One of the weaknesses of many of our evangelistic efforts today is a lack of the supernatural. Out approach, whether we realize it or not, relies heavily on either intellectual arguments or emotional appeals. As a result our converts often have a deficient foundation. Those who have been reached by intellectual arguments tend to be “cerebral Christians,” with little passion for knowing The Lord or sharing Him with others. Those reached by emotional appeals, on the other hand, often become addicted to continual emotional fixes in order to feel saved.
The early apostles were very aware that the quality of their message would often determine the quality of their converts. Paul told the Corinthians of his concern that their faith would rest on a firm foundation: “And I, when I came to you, brothers, did not come proclaiming to you the testimony of God with lofty speech or wisdom. For I decided to know nothing among you except Jesus Christ and him crucified. And I was with you in weakness and in fear and much trembling, and my speech and my message were not in plausible words of wisdom, but in demonstration of the Spirit and of power,
so that your faith might not rest in the wisdom of men but in the power of God.” (1 Corinthians 2:1-5)
Paul understood that if people were persuaded to become Christians because of his eloquence or ability to stir their emotions, their foundation would be flawed. Instead, he wanted their faith to rest “on God’s power.”
Some would try to turn this into an anti-intellectual argument, but that was not Paul’s intention at all. He did not see the Gospel as a mystical or emotional philosophy but as a verifiable truth. For that reason, we are told in several places that Paul ‘reasoned’ with those he shared the Gospel with (Acts 17:2, 18:19)

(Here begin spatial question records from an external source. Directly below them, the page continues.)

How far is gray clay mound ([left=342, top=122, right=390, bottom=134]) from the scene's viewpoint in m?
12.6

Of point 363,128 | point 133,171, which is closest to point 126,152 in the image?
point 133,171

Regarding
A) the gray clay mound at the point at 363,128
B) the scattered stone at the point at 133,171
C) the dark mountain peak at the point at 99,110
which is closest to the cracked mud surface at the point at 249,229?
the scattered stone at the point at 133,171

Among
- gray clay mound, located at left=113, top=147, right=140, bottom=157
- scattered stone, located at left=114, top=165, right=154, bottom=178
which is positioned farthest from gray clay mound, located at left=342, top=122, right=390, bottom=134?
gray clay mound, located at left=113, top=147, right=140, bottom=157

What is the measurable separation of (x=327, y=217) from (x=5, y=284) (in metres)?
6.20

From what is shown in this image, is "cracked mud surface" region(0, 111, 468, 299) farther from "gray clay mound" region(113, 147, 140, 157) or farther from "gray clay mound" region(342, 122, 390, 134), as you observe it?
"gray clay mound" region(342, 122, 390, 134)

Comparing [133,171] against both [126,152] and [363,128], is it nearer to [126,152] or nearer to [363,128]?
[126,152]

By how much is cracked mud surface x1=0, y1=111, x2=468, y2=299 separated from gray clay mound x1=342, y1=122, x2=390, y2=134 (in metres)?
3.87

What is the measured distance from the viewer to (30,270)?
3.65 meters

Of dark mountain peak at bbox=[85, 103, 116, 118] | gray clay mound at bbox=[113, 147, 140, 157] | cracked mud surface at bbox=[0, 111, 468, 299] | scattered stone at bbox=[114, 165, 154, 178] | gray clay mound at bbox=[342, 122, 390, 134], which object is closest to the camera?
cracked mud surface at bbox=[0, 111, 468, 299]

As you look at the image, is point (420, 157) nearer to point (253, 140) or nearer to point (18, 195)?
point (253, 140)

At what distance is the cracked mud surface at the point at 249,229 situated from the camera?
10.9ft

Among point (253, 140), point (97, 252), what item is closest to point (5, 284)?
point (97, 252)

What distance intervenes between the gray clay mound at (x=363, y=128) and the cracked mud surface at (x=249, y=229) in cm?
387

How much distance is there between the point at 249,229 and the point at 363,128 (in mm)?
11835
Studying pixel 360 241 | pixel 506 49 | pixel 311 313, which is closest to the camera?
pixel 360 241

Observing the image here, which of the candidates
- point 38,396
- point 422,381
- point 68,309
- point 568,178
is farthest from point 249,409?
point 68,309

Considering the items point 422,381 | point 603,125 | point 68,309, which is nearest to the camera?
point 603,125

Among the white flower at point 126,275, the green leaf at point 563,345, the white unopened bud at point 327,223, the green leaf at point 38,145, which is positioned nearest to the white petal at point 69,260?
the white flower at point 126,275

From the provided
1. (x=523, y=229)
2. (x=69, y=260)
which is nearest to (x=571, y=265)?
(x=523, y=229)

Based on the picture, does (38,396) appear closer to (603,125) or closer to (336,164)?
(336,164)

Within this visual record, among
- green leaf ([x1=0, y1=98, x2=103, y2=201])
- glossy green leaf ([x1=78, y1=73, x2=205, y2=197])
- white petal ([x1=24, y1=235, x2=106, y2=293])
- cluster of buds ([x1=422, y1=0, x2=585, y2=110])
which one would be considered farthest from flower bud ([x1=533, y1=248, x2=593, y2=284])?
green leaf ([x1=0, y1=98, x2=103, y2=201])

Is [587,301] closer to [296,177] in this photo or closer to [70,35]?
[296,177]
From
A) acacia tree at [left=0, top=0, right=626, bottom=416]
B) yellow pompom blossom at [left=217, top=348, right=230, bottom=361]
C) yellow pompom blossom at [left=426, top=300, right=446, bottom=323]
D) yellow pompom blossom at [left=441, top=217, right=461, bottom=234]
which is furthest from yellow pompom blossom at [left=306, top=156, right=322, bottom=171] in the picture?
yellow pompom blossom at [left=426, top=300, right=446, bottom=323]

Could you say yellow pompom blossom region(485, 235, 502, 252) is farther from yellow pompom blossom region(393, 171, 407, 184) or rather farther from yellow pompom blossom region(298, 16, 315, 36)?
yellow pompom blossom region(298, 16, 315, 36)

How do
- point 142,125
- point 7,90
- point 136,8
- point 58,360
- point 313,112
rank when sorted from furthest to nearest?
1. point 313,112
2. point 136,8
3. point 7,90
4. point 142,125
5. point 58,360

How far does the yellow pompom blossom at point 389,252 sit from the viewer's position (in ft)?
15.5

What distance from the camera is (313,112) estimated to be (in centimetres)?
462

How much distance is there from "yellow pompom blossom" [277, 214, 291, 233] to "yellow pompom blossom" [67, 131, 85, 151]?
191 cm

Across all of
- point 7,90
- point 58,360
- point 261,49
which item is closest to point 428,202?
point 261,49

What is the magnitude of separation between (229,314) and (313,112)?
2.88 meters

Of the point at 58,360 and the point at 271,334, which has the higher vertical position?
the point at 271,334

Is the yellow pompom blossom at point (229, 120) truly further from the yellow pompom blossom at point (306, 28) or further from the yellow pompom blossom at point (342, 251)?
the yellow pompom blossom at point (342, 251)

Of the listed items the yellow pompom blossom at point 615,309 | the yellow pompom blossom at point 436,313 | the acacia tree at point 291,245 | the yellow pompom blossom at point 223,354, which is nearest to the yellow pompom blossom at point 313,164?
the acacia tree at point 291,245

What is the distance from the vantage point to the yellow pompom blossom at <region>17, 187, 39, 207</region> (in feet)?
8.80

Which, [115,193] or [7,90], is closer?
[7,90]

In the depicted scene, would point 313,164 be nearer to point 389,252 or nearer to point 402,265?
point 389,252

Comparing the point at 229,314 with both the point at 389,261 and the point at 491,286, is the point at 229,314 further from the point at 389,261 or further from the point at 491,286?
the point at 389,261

Yet Paul and the other early apostles realized that conversion is a matter of the heart and the will, not just the intellect. Echoing the message of John the Baptist and Jesus, they challenged people to ‘repent,’ which required a change of heart and a resulting change of conduct. Mindful of Jesus’ parable of the Sower, the apostles understood the danger of pressuring people into ‘fast conversions,’ where the Gospel seed springs up quickly but soon withers.
Most importantly, the apostles recognized that conversion is a supernatural occurrence, not something we can just talk people into. Conversion is a new birth, being transformed into a new creature (John 3:1-8, 2 Corinthians 5:17). It means passing from death to life, from the domain of darkness into the kingdom of God (Colossians 1:13). Though today we tend to emphasize everyone’s free choice in coming to Jesus, He said that people can’t truly come to Him unless the Father draws them (John 6:44). Because of this, salvation is not a matter of human effort but is wholly based on the grace and mercy of God.

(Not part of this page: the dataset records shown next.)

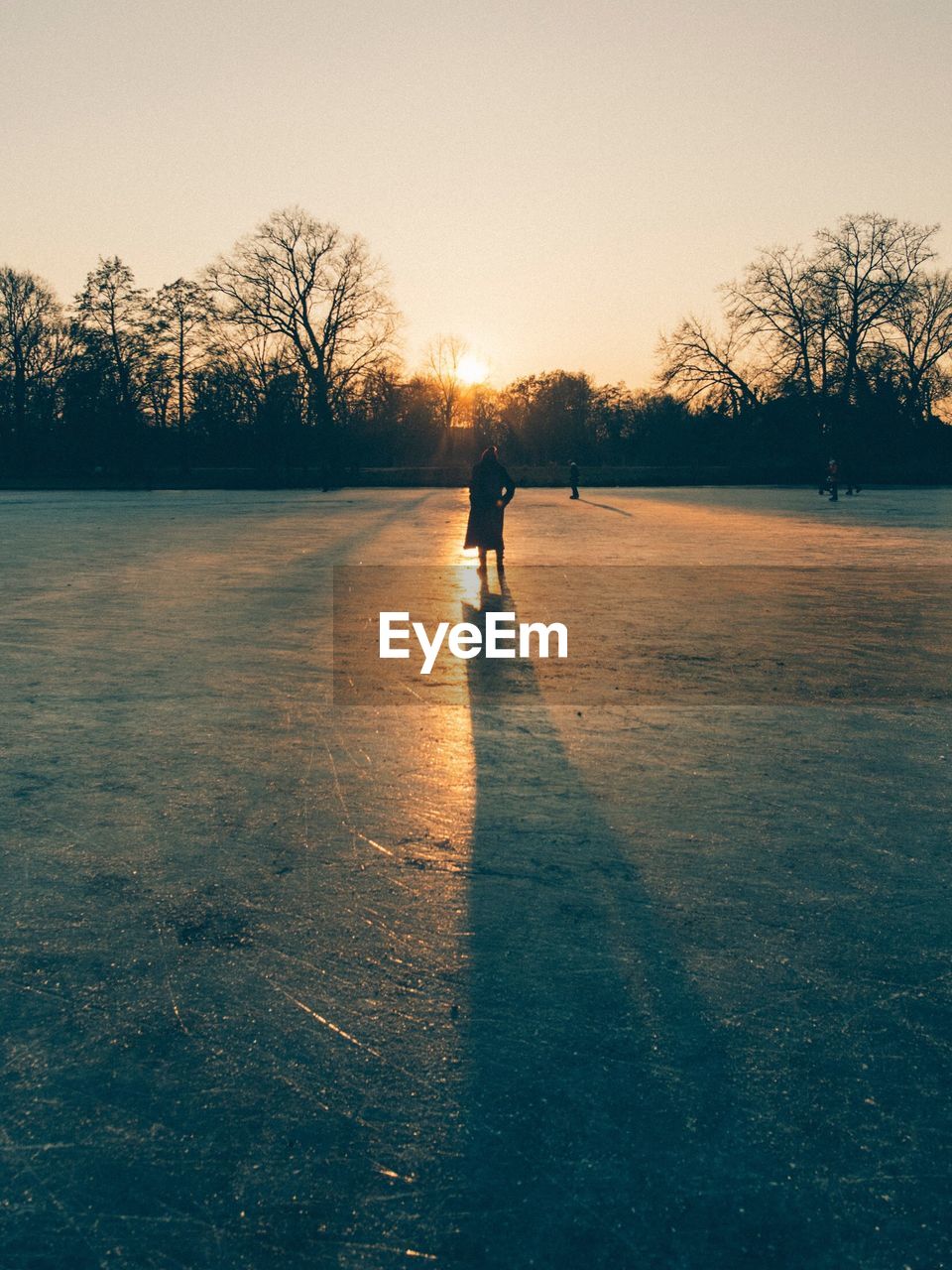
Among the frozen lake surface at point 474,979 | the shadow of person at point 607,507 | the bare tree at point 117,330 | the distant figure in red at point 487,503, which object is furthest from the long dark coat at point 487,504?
the bare tree at point 117,330

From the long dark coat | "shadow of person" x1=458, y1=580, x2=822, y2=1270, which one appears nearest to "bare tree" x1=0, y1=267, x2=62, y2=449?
the long dark coat

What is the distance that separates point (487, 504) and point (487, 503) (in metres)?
0.02

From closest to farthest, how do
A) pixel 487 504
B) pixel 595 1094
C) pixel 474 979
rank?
pixel 595 1094, pixel 474 979, pixel 487 504

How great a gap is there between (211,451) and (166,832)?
62850 millimetres

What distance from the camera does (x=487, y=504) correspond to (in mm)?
14648

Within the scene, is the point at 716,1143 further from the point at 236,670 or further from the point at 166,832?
the point at 236,670

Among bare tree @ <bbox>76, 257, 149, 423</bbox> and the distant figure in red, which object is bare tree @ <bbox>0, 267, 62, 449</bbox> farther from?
the distant figure in red

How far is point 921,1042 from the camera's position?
2766 millimetres

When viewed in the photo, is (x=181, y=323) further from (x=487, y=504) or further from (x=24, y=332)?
(x=487, y=504)

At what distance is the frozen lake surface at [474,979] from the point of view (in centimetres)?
217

How does your brand of evangelism compare with the perspective of the early apostles? Some would argue that there is no ‘right’ way to evangelize, and to some extend that is very true. Throughout the pages of Scripture and Church history, a variety of methods of sharing the Gospel have borne good fruit.

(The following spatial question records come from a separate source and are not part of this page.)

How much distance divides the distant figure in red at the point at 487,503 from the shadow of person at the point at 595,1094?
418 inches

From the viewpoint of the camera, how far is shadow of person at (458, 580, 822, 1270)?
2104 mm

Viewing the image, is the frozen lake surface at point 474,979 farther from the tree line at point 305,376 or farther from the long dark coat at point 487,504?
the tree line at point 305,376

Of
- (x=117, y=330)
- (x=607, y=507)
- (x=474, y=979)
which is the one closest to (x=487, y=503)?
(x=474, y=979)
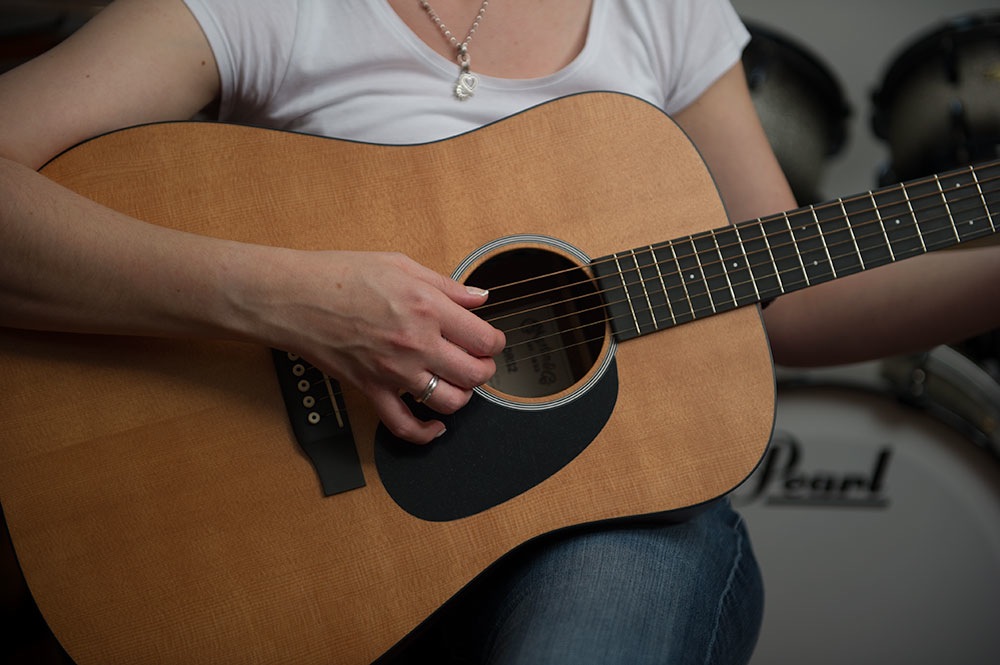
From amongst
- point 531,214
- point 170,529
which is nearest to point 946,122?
point 531,214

Nevertheless, wise harvesters will not be haphazard. They will maintain an apostolic outlook, constantly evaluating their fruit by the objectives presented in Scriptures. Are we seeing quality converts, radically devoted to Christ and full of the Holy Spirit? Are our converts becoming true disciples, church members, and ministers? Do our methods succeed in reproducing not only individual Christians, but also new churches?